Occulte influenze finanziarie provocarono, mediante le cosiddette controfferte di pressione, un crescente deprezzamento della lira, determinando panico nei forti detentori di valuta italiana – ossia negli ambienti dei caporioni nazifascisti e dei collaborazionisti profittatori, – i quali erano indotti a sbarazzarsi delle lire a qualsiasi condizione. E così le lire italiane, acquistate a prezzo vile nell’Italia oppressa, servivano a finanziare il movimento anti-nazifascista, ma anche – trasformate in Am-lire, ossia in dollari e sterline, – a finanziare le spese dei Servizi alleati di informazione in Europa e quelle di soggiorno delle truppe anglo-americane nell’Italia liberata”. (pag 30-32)

Nota: Alfredo Pizzoni, funzionario di banca, dirigente del Credito Italiano, presidente del CLNAI, responsabile degli accordi finanziari con i servizi segreti alleati, nelle sue memorie esprime le sue perplessità su queste modalità di finanziamento “perché comportavano operazioni di cambio, con inerente lucro, e io, che pure non ci mettevo le mani, non vedevo volentieri che comunque ci fosse guadagno, per chicchessia, e possibilità di critiche”.
A. Pizzoni, Alla guida del CLNAI, Bologna, 1995, p. 300; cfr. anche T.Pfiffer, Il banchiere della resistenza, Mondadori, Milano, 2005, pp.136-143.

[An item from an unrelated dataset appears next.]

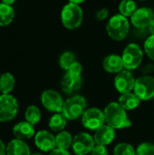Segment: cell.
<instances>
[{"instance_id": "ac0fdd59", "label": "cell", "mask_w": 154, "mask_h": 155, "mask_svg": "<svg viewBox=\"0 0 154 155\" xmlns=\"http://www.w3.org/2000/svg\"><path fill=\"white\" fill-rule=\"evenodd\" d=\"M6 155H31L28 145L19 139H14L6 146Z\"/></svg>"}, {"instance_id": "8fae6325", "label": "cell", "mask_w": 154, "mask_h": 155, "mask_svg": "<svg viewBox=\"0 0 154 155\" xmlns=\"http://www.w3.org/2000/svg\"><path fill=\"white\" fill-rule=\"evenodd\" d=\"M136 79L129 70H123L114 77V87L120 94L131 93L134 88Z\"/></svg>"}, {"instance_id": "83f0119b", "label": "cell", "mask_w": 154, "mask_h": 155, "mask_svg": "<svg viewBox=\"0 0 154 155\" xmlns=\"http://www.w3.org/2000/svg\"><path fill=\"white\" fill-rule=\"evenodd\" d=\"M136 155H154V144L150 143L140 144L136 150Z\"/></svg>"}, {"instance_id": "9a60e30c", "label": "cell", "mask_w": 154, "mask_h": 155, "mask_svg": "<svg viewBox=\"0 0 154 155\" xmlns=\"http://www.w3.org/2000/svg\"><path fill=\"white\" fill-rule=\"evenodd\" d=\"M115 138V130L107 124H103L95 131L93 139L96 144L106 146L113 143Z\"/></svg>"}, {"instance_id": "d6986e66", "label": "cell", "mask_w": 154, "mask_h": 155, "mask_svg": "<svg viewBox=\"0 0 154 155\" xmlns=\"http://www.w3.org/2000/svg\"><path fill=\"white\" fill-rule=\"evenodd\" d=\"M140 102L141 100L138 98V96L133 93L123 94L119 98V104L124 110H133L137 108L140 104Z\"/></svg>"}, {"instance_id": "44dd1931", "label": "cell", "mask_w": 154, "mask_h": 155, "mask_svg": "<svg viewBox=\"0 0 154 155\" xmlns=\"http://www.w3.org/2000/svg\"><path fill=\"white\" fill-rule=\"evenodd\" d=\"M15 17V11L11 5L0 3V26H5L12 23Z\"/></svg>"}, {"instance_id": "4316f807", "label": "cell", "mask_w": 154, "mask_h": 155, "mask_svg": "<svg viewBox=\"0 0 154 155\" xmlns=\"http://www.w3.org/2000/svg\"><path fill=\"white\" fill-rule=\"evenodd\" d=\"M114 155H136V151L133 147V145L129 143H119L115 146L113 150Z\"/></svg>"}, {"instance_id": "d590c367", "label": "cell", "mask_w": 154, "mask_h": 155, "mask_svg": "<svg viewBox=\"0 0 154 155\" xmlns=\"http://www.w3.org/2000/svg\"><path fill=\"white\" fill-rule=\"evenodd\" d=\"M149 31L152 35H154V19L151 22V24L149 25Z\"/></svg>"}, {"instance_id": "277c9868", "label": "cell", "mask_w": 154, "mask_h": 155, "mask_svg": "<svg viewBox=\"0 0 154 155\" xmlns=\"http://www.w3.org/2000/svg\"><path fill=\"white\" fill-rule=\"evenodd\" d=\"M86 111V101L81 95H74L64 103L62 114L67 120H77Z\"/></svg>"}, {"instance_id": "8d00e7d4", "label": "cell", "mask_w": 154, "mask_h": 155, "mask_svg": "<svg viewBox=\"0 0 154 155\" xmlns=\"http://www.w3.org/2000/svg\"><path fill=\"white\" fill-rule=\"evenodd\" d=\"M15 0H2V3L5 4V5H12L14 3H15Z\"/></svg>"}, {"instance_id": "4fadbf2b", "label": "cell", "mask_w": 154, "mask_h": 155, "mask_svg": "<svg viewBox=\"0 0 154 155\" xmlns=\"http://www.w3.org/2000/svg\"><path fill=\"white\" fill-rule=\"evenodd\" d=\"M36 147L43 152H52L56 147L55 137L48 131H40L34 135Z\"/></svg>"}, {"instance_id": "3957f363", "label": "cell", "mask_w": 154, "mask_h": 155, "mask_svg": "<svg viewBox=\"0 0 154 155\" xmlns=\"http://www.w3.org/2000/svg\"><path fill=\"white\" fill-rule=\"evenodd\" d=\"M129 30V20L127 19V17L120 14L113 15L106 25V31L108 35L115 41L123 40L128 35Z\"/></svg>"}, {"instance_id": "7c38bea8", "label": "cell", "mask_w": 154, "mask_h": 155, "mask_svg": "<svg viewBox=\"0 0 154 155\" xmlns=\"http://www.w3.org/2000/svg\"><path fill=\"white\" fill-rule=\"evenodd\" d=\"M153 19V11L149 7L138 8L131 16V22L136 28H145L149 26Z\"/></svg>"}, {"instance_id": "ba28073f", "label": "cell", "mask_w": 154, "mask_h": 155, "mask_svg": "<svg viewBox=\"0 0 154 155\" xmlns=\"http://www.w3.org/2000/svg\"><path fill=\"white\" fill-rule=\"evenodd\" d=\"M41 102L43 106L49 112L61 113L63 111L64 101L60 94L54 90H45L41 95Z\"/></svg>"}, {"instance_id": "9c48e42d", "label": "cell", "mask_w": 154, "mask_h": 155, "mask_svg": "<svg viewBox=\"0 0 154 155\" xmlns=\"http://www.w3.org/2000/svg\"><path fill=\"white\" fill-rule=\"evenodd\" d=\"M83 125L91 131H96L105 123L104 114L98 108H90L82 116Z\"/></svg>"}, {"instance_id": "74e56055", "label": "cell", "mask_w": 154, "mask_h": 155, "mask_svg": "<svg viewBox=\"0 0 154 155\" xmlns=\"http://www.w3.org/2000/svg\"><path fill=\"white\" fill-rule=\"evenodd\" d=\"M85 0H69L70 3H73V4H75V5H80L82 3H84Z\"/></svg>"}, {"instance_id": "30bf717a", "label": "cell", "mask_w": 154, "mask_h": 155, "mask_svg": "<svg viewBox=\"0 0 154 155\" xmlns=\"http://www.w3.org/2000/svg\"><path fill=\"white\" fill-rule=\"evenodd\" d=\"M95 146L94 139L87 133H80L73 139L72 149L76 155H86Z\"/></svg>"}, {"instance_id": "6da1fadb", "label": "cell", "mask_w": 154, "mask_h": 155, "mask_svg": "<svg viewBox=\"0 0 154 155\" xmlns=\"http://www.w3.org/2000/svg\"><path fill=\"white\" fill-rule=\"evenodd\" d=\"M119 103H110L104 108L103 114L105 117V123L114 130H120L128 128L132 125V122L129 120L128 115Z\"/></svg>"}, {"instance_id": "cb8c5ba5", "label": "cell", "mask_w": 154, "mask_h": 155, "mask_svg": "<svg viewBox=\"0 0 154 155\" xmlns=\"http://www.w3.org/2000/svg\"><path fill=\"white\" fill-rule=\"evenodd\" d=\"M137 10V5L134 0H122L119 4L120 15L125 17H131Z\"/></svg>"}, {"instance_id": "ffe728a7", "label": "cell", "mask_w": 154, "mask_h": 155, "mask_svg": "<svg viewBox=\"0 0 154 155\" xmlns=\"http://www.w3.org/2000/svg\"><path fill=\"white\" fill-rule=\"evenodd\" d=\"M15 84V79L10 73H4L0 76V92L3 94H9Z\"/></svg>"}, {"instance_id": "7402d4cb", "label": "cell", "mask_w": 154, "mask_h": 155, "mask_svg": "<svg viewBox=\"0 0 154 155\" xmlns=\"http://www.w3.org/2000/svg\"><path fill=\"white\" fill-rule=\"evenodd\" d=\"M73 143V137L69 132L62 131L55 136V145L57 149L68 150Z\"/></svg>"}, {"instance_id": "f546056e", "label": "cell", "mask_w": 154, "mask_h": 155, "mask_svg": "<svg viewBox=\"0 0 154 155\" xmlns=\"http://www.w3.org/2000/svg\"><path fill=\"white\" fill-rule=\"evenodd\" d=\"M82 71H83V66H82V64L76 61V62H74V63L70 66V68H69L68 71H66V72H68V73H70V74H74V75H81Z\"/></svg>"}, {"instance_id": "d4e9b609", "label": "cell", "mask_w": 154, "mask_h": 155, "mask_svg": "<svg viewBox=\"0 0 154 155\" xmlns=\"http://www.w3.org/2000/svg\"><path fill=\"white\" fill-rule=\"evenodd\" d=\"M25 117L26 122L30 123L31 124L34 125L39 123L41 119V112L39 108L35 105H30L26 108L25 113Z\"/></svg>"}, {"instance_id": "ab89813d", "label": "cell", "mask_w": 154, "mask_h": 155, "mask_svg": "<svg viewBox=\"0 0 154 155\" xmlns=\"http://www.w3.org/2000/svg\"><path fill=\"white\" fill-rule=\"evenodd\" d=\"M138 1H141V2H143V1H146V0H138Z\"/></svg>"}, {"instance_id": "f35d334b", "label": "cell", "mask_w": 154, "mask_h": 155, "mask_svg": "<svg viewBox=\"0 0 154 155\" xmlns=\"http://www.w3.org/2000/svg\"><path fill=\"white\" fill-rule=\"evenodd\" d=\"M32 155H44V154H42V153H34V154H32Z\"/></svg>"}, {"instance_id": "8992f818", "label": "cell", "mask_w": 154, "mask_h": 155, "mask_svg": "<svg viewBox=\"0 0 154 155\" xmlns=\"http://www.w3.org/2000/svg\"><path fill=\"white\" fill-rule=\"evenodd\" d=\"M18 112V102L11 94L0 95V122L13 120Z\"/></svg>"}, {"instance_id": "4dcf8cb0", "label": "cell", "mask_w": 154, "mask_h": 155, "mask_svg": "<svg viewBox=\"0 0 154 155\" xmlns=\"http://www.w3.org/2000/svg\"><path fill=\"white\" fill-rule=\"evenodd\" d=\"M92 155H108V150L103 145H96L91 152Z\"/></svg>"}, {"instance_id": "5bb4252c", "label": "cell", "mask_w": 154, "mask_h": 155, "mask_svg": "<svg viewBox=\"0 0 154 155\" xmlns=\"http://www.w3.org/2000/svg\"><path fill=\"white\" fill-rule=\"evenodd\" d=\"M83 79L81 75H74L68 72L64 75L61 83L62 90L66 94H72L82 87Z\"/></svg>"}, {"instance_id": "f1b7e54d", "label": "cell", "mask_w": 154, "mask_h": 155, "mask_svg": "<svg viewBox=\"0 0 154 155\" xmlns=\"http://www.w3.org/2000/svg\"><path fill=\"white\" fill-rule=\"evenodd\" d=\"M144 51L148 57L154 61V35H151L144 43Z\"/></svg>"}, {"instance_id": "1f68e13d", "label": "cell", "mask_w": 154, "mask_h": 155, "mask_svg": "<svg viewBox=\"0 0 154 155\" xmlns=\"http://www.w3.org/2000/svg\"><path fill=\"white\" fill-rule=\"evenodd\" d=\"M109 16V10L107 8H102L95 14V18L98 21H104Z\"/></svg>"}, {"instance_id": "2e32d148", "label": "cell", "mask_w": 154, "mask_h": 155, "mask_svg": "<svg viewBox=\"0 0 154 155\" xmlns=\"http://www.w3.org/2000/svg\"><path fill=\"white\" fill-rule=\"evenodd\" d=\"M103 66L107 73L118 74L123 70V62L122 56L118 54H109L103 61Z\"/></svg>"}, {"instance_id": "603a6c76", "label": "cell", "mask_w": 154, "mask_h": 155, "mask_svg": "<svg viewBox=\"0 0 154 155\" xmlns=\"http://www.w3.org/2000/svg\"><path fill=\"white\" fill-rule=\"evenodd\" d=\"M66 118L64 117V115L61 113H57V114H54L49 120V123H48V125H49V128L54 131V132H62L65 125H66Z\"/></svg>"}, {"instance_id": "e575fe53", "label": "cell", "mask_w": 154, "mask_h": 155, "mask_svg": "<svg viewBox=\"0 0 154 155\" xmlns=\"http://www.w3.org/2000/svg\"><path fill=\"white\" fill-rule=\"evenodd\" d=\"M0 155H6V146L0 139Z\"/></svg>"}, {"instance_id": "5b68a950", "label": "cell", "mask_w": 154, "mask_h": 155, "mask_svg": "<svg viewBox=\"0 0 154 155\" xmlns=\"http://www.w3.org/2000/svg\"><path fill=\"white\" fill-rule=\"evenodd\" d=\"M143 52L137 44L128 45L122 54L123 66L126 70H134L140 66L143 62Z\"/></svg>"}, {"instance_id": "e0dca14e", "label": "cell", "mask_w": 154, "mask_h": 155, "mask_svg": "<svg viewBox=\"0 0 154 155\" xmlns=\"http://www.w3.org/2000/svg\"><path fill=\"white\" fill-rule=\"evenodd\" d=\"M34 125L28 122H20L13 128V134L15 137L19 140L30 139L34 135Z\"/></svg>"}, {"instance_id": "d6a6232c", "label": "cell", "mask_w": 154, "mask_h": 155, "mask_svg": "<svg viewBox=\"0 0 154 155\" xmlns=\"http://www.w3.org/2000/svg\"><path fill=\"white\" fill-rule=\"evenodd\" d=\"M142 72L144 75H148L150 74H152L154 72V65L152 64H147L146 65H144L142 69Z\"/></svg>"}, {"instance_id": "484cf974", "label": "cell", "mask_w": 154, "mask_h": 155, "mask_svg": "<svg viewBox=\"0 0 154 155\" xmlns=\"http://www.w3.org/2000/svg\"><path fill=\"white\" fill-rule=\"evenodd\" d=\"M76 62L75 60V55L74 53L66 51L64 53H63L59 58V64L61 66V68H63L65 71H68V69L70 68V66Z\"/></svg>"}, {"instance_id": "7a4b0ae2", "label": "cell", "mask_w": 154, "mask_h": 155, "mask_svg": "<svg viewBox=\"0 0 154 155\" xmlns=\"http://www.w3.org/2000/svg\"><path fill=\"white\" fill-rule=\"evenodd\" d=\"M84 19V12L79 5L73 3L66 4L61 11V21L64 26L69 30L78 28Z\"/></svg>"}, {"instance_id": "52a82bcc", "label": "cell", "mask_w": 154, "mask_h": 155, "mask_svg": "<svg viewBox=\"0 0 154 155\" xmlns=\"http://www.w3.org/2000/svg\"><path fill=\"white\" fill-rule=\"evenodd\" d=\"M133 90L134 94L142 101H148L154 98V77L143 75L137 78Z\"/></svg>"}, {"instance_id": "836d02e7", "label": "cell", "mask_w": 154, "mask_h": 155, "mask_svg": "<svg viewBox=\"0 0 154 155\" xmlns=\"http://www.w3.org/2000/svg\"><path fill=\"white\" fill-rule=\"evenodd\" d=\"M49 155H71L66 150H61V149H54L52 151Z\"/></svg>"}]
</instances>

“Le somme ricevute dagli alleati e delle quali Pizzoni rendeva conto raggiungevano così un totale di circa un miliardo e 300 milioni di lire.Prendendo come riferimento gli indici calcolati dall’Istat, si tratterebbe di oltre 77 milioni di euro del 2005, ma la cifra va considerata parecchio approssimata per difetto”.
cfr. anche T. Pfiffer, Il banchiere della resistenza, Mondadori, Milano,2005, p. 223.
È il caso di aggiungere che tutte queste somme dovettero poi essere interamente rimborsate agli Alleati dal Governo italiano postbellico.
cfr. T. Pfiffer, Il banchiere della resistenza, Mondadori, Milano, 2005, pp. 219-222.